**Try it**
All lines from the one containing "画像: 告示2カ月前も誰も手を挙げず…浜松市長擁立の動きも" to the end of the listing below should be output exactly; omit the pictures.

**Source data**
============

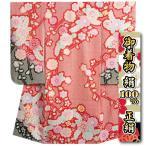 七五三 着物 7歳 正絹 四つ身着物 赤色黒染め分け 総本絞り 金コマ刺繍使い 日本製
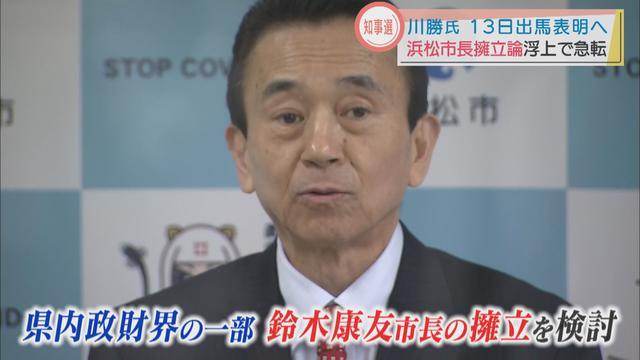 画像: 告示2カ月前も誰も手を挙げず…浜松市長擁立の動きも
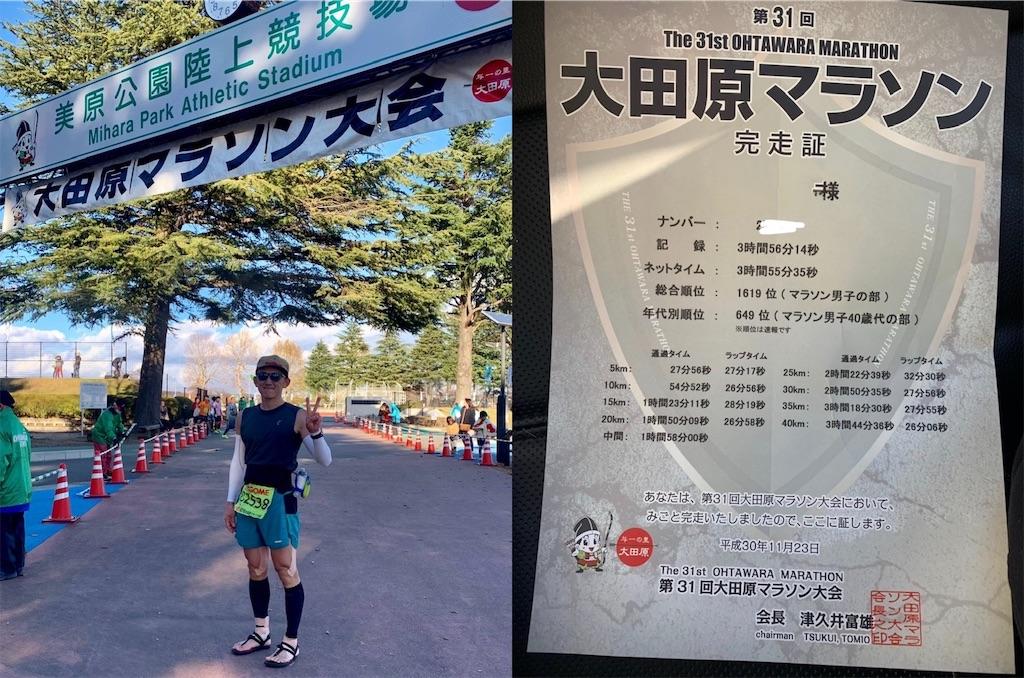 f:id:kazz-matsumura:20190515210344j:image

============

**Result below**
 画像: 告示2カ月前も誰も手を挙げず…浜松市長擁立の動きも
 f:id:kazz-matsumura:20190515210344j:image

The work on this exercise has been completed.